The macula is a small area in the center of the retina where light is sharply focused to produce the detailed color vision needed for tasks such as reading and driving. When a full-thickness defect develops in the macula, the condition is referred to as macular hole.
Symptoms in detail
The most common symptom of macular hole is a gradual decline in the central (straight-ahead) vision of the affected eye.
This can occur as:
- Distortion (straight lines appearing wavy)

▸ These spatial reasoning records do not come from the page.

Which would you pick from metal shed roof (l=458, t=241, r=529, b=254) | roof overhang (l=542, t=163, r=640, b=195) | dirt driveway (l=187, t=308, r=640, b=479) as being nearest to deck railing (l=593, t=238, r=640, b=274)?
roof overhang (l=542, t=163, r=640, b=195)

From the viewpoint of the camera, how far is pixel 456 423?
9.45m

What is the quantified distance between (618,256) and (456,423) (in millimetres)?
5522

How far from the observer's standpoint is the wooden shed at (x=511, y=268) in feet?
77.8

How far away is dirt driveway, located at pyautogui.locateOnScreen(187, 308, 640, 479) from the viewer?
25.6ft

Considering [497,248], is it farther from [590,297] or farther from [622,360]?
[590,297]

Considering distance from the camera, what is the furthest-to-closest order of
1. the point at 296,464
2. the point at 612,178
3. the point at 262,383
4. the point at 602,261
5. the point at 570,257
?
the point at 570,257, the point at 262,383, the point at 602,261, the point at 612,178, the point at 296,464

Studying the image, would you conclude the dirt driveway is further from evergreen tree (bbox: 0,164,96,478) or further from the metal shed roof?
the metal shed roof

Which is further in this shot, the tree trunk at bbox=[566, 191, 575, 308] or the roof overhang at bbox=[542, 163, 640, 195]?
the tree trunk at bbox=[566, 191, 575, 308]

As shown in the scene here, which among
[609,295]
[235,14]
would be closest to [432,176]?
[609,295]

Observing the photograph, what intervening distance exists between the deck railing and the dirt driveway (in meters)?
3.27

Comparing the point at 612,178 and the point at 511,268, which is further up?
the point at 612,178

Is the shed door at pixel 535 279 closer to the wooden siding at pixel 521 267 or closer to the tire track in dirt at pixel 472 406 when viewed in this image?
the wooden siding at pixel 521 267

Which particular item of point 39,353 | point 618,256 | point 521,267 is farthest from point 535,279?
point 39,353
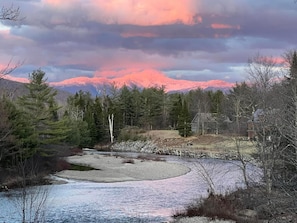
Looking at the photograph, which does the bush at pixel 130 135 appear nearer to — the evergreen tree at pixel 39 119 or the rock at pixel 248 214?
the evergreen tree at pixel 39 119

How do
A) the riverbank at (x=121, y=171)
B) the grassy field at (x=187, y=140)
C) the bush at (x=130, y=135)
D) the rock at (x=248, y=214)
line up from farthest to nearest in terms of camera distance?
1. the bush at (x=130, y=135)
2. the grassy field at (x=187, y=140)
3. the riverbank at (x=121, y=171)
4. the rock at (x=248, y=214)

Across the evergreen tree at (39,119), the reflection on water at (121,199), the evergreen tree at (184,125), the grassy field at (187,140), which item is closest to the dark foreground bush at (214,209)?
the reflection on water at (121,199)

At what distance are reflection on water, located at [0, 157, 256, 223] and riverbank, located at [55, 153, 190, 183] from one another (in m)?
3.26

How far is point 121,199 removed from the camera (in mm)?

- A dark spot in the central vision
The degree to which vision is affected will depend on the size and location of the macular hole, as well as the stage of its development.
Macular hole commonly affects people over the age of 55 and most often occurs in women. The vast majority of cases develop spontaneously without an obvious cause. For this reason, there is currently no effective way to prevent their formation and development. If a macular hole develops in one eye, there is a 5% to 15% risk of one developing in the other eye.
Several conditions can increase the risk of macular hole formation, including:
- Vitreous traction: the vitreous is the “gel” that fills up the inside of the eye. With normal aging, the vitreous can shrink and pull away from the retina, sometimes creating a macular hole in the process.
- Injury or trauma: some young people develop macular holes after blunt trauma
- Diabetic eye disease
- High degree of myopia (nearsightedness)
- Macular pucker: formation of a scar tissue layer over the macula that can warp and contract, causing wrinkling of the retina
- Retinal detachment Genetics, environmental factors, and systemic causes don’t seem play a role in macular hole formation.
Macular holes are most common in people age 60 or older and seem to be more common in women.
Age is the primary risk factor for the development of macular pucker, but additional risk factors include:
- History of a retinal tear or detachment
- Retinal venous occlusions
- Inflammation in the eye (uveitis)
Optical coherence tomography (OCT) is the current gold standard in the diagnosis, staging, and management of macular holes (Figure 1). This quick, non-invasive imaging technique allows for evaluation of the macula in high resolution using reflected light, and helps your doctor differentiate a hole from other eye conditions with similar symptoms. No laboratory tests are needed in cases of idiopathic macular holes (those without a known cause).
Treatment and prognosis
Vitrectomy is the most common treatment for macular holes. In this surgical procedure, the vitreous gel is removed to stop it from pulling on the retina, and most commonly a gas bubble is placed in the eye to gently hold the edges of the macular hole closed until it heals.
The patient may be asked to maintain a face-down position for several days, and in some cases up to 2 weeks, depending on the characteristics of the macular hole. This will allow the bubble to gradually dissolve and be replaced by natural eye fluids.
This image was originally published in the ASRS Retina Image Bank. Eric A. Postel, MD, Duke Eye Center. Traumatic Macular Hole. Retina Image Bank 2012; Image 2858. © the American Society of Retina Specialists.
Vitrectomy has a success rate of over 90%, with patients regaining some or most of their lost vision. Potential complications of the procedure include cataract formation, retinal detachment, infection, glaucoma, bleeding, and re-opening or persistence of the macular hole (less than 10% of cases). Another potential treatment for some patients with macular holes is the injection of ocriplasmin (Jetrea®) into the vitreous. This drug helps to relieve vitreous traction on some macular holes.
In cases where the macular hole is very small and does not have a large impact on your vision, your doctor may not recommend any treatment at all. He or she may simply observe and track the macular hole’s progression or natural healing. In this case, it would be important to have regular follow-up eye examinations as determined by your eye doctor to catch and treat any problems early.